The secret weapon in Harvey Weinstein’s legal arsenal is a former NYPD detective who worked in the Manhattan district attorney’s office for years and is now using that experience as a private eye to punch holes in their case against the former Hollywood mogul accused of rape.
Herman Weisberg is the man the rich and famous turn to when they need someone investigated, or to shut down blackmail plots and extortion threats. Current and former associates describe him as a “bloodhound” investigator with an expertise in finding and interrogating witnesses. That includes Weinstein’s defense attorney, Benjamin Brafman, who credits Weisberg for a recent string of successes against prosecutors.
“Whatever success I may have in the Weinstein case, Herman has played a substantial part in those accomplishments,” Brafman told The Daily Beast. “In the Weinstein case, he has extraordinary success to date in helping me uncover materials which demonstrate that several of the important prosecution witnesses in this case may have not told the truth in the claims they made against Mr. Weinstein.”
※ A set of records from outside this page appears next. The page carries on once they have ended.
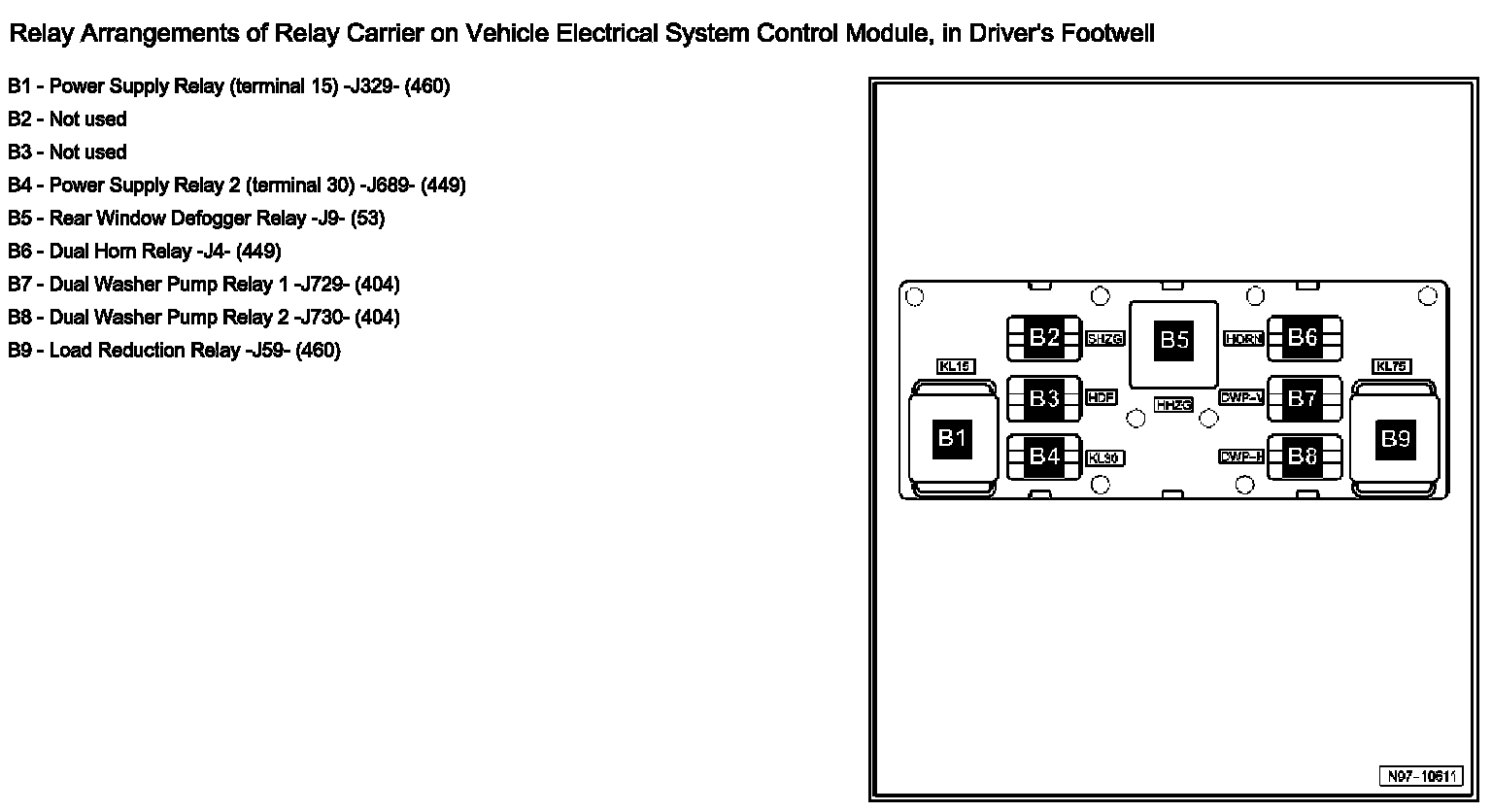 Relay Arrangements of Relay Carrier on Vehicle Electrical System Control Module, in Driver's Footwell

B1 - Power Supply Relay (terminal 15) -J329- (460)
B2 - Not used
B3 - Not used
B4 - Power Supply Relay 2 (terminal 30) -J689- (449)
B5 - Rear Window Defogger Relay -J9- (53)
B6 - Dual Horn Relay -J4- (449)
B7 - Dual Washer Pump Relay 1 -J729- (404)
B8 - Dual Washer Pump Relay 2 -J730- (404)
B9 - Load Reduction Relay -J59- (460)

B2 SHZG B5 HORN B6
KL15 KL75
B3 HDF HHZG DWP-V B7
B1 B9
B4 KL30 DWP-H B8

N97-10611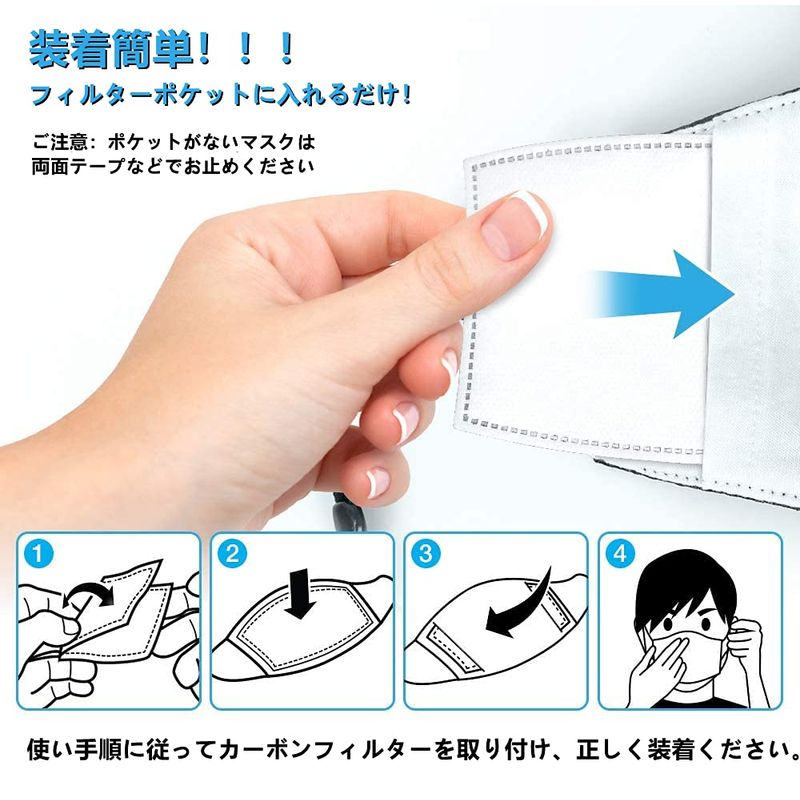 装着簡単！！！

フィルターポケットに入れるだけ！

ご注意：ポケットがないマスクは両面テープなどでお止めください

1

2

3

4

使い手順に従ってカーボンフィルターを取り付け、正しく装着ください。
Last week Brafman filed a motion to dismiss all the counts against his client after it was revealed the lead NYPD detective in the case, Nicholas DiGaudio, hadn’t told the D.A.’s office about a witness with potentially exculpatory evidence before Weinstein was indicted this past spring. In the motion Brafman laid out a new text message from one of Weinstein’s accusers, Mimi Haleyi, in which she sought to meet up with the producer seven months after the alleged assault.
In another instance, DiGaudio told an alleged Weinstein victim she could delete text messages she deemed unimportant to the investigation. “It’s ridiculous” how Vance’s office has handled DiGaudio, who has since been sidelined, said a former senior investigator with direct knowledge of the case.
While Brafman was tight-lipped about Weisberg’s work in the ongoing case, a fellow high-powered defense attorney who uses the P.I. suspected what he has been doing.
“I am overwhelmingly confident that one of his roles is determining the credibility of the witnesses,” said Jeremy Saland, who worked with Weisberg in the Manhattan D.A.’s office when he was a prosecutor. Since then Saland said he has used the P.I. on several major investigations in private practice over the past eight years.
Weisberg, 52, started in the 1990s as a beat cop in Queens and worked undercover on the NYPD’s vice squad, as a narcotics investigator and on the dignitary protection unit, serving on details that included protecting Vice President Al Gore and President George W. Bush when they visited New York.
As a detective, Weisberg was detailed to the D.A.’s Manhattan office, where he was one of roughly 20 members of a hand-picked team that worked under former D.A. Robert Morgenthau and for the first few years Cyrus Vance—the same D.A now prosecuting the Weinstein case.
During his time as a detective assigned to the Manhattan D.A.’s office, Weisberg helped investigate extortion plots against NBA star Carmelo Anthony in 2004 and comedian David Letterman in 2009, both of which led to convictions.
“Herman is the guy in the field. He’s the one who’s the knock at the door you don’t want at the break of dawn or late at night. You don’t want Herman and one of his colleagues standing at your doorstep,” Saland said.
A former senior prosecutor under Vance said that Weisberg was generally well-liked by prosecutors who worked with him in the Manhattan D.A.’s office and since leaving the NYPD in 2010 has been seen at several parties thrown by former prosecutors.
Another former high-ranking prosecutor who worked alongside Weisberg in the D.A.’s office said he has “the ability to be a gumshoe and interview people. He is a tenacious investigator.”
Saland described a shakedown where Weisberg’s experience helped save his client, a married man who was being extorted by a woman after the two used cocaine and had sex in his home. When they were done, the woman demanded hush money.
With the help of Weisberg, Saland had the man make a “controlled call” from his law office, one that is recorded under their supervision to gather incriminating evidence that would be admissible in court. After the call, they arranged a face-to-face meeting—but instead of the client, “I had Herman go,” Saland said.
“Herman confronted this person,” Saland continued. “Herman went out and met her and advised her of the error of her ways and told her to stop. He lays out the next time it might not be us, it could be law enforcement. They need to be aware you can’t extort, you can’t blackmail, you can’t stalk. To a certain extent, the law speaks for itself.”
Saland said Weisberg has worked on a range of cases that include everything from accusations of white collar crime, extortion, and revenge porn and Weisberg’s work has included wiring people, meeting with witnesses, confronting victimizers who are attacking clients with revenge porn or blackmail.
“I would describe him as a trusted investigator who plays by the books but also has the skill set of being able to testify at trial,” Saland said. “He is the go-to guy because of his ethical foundation and know-how. He has a unique combination. I know that he’s going to get it done and I trust him.”
The former high-ranking prosecutor said while it may seem odd for a former law-enforcement officer to work for accused criminals, it’s not wrong.
“They are entitled to a zealous defense. In our system if you are working for an attorney as an investigator it’s your job to discredit every witness against your client. That’s the system we have.”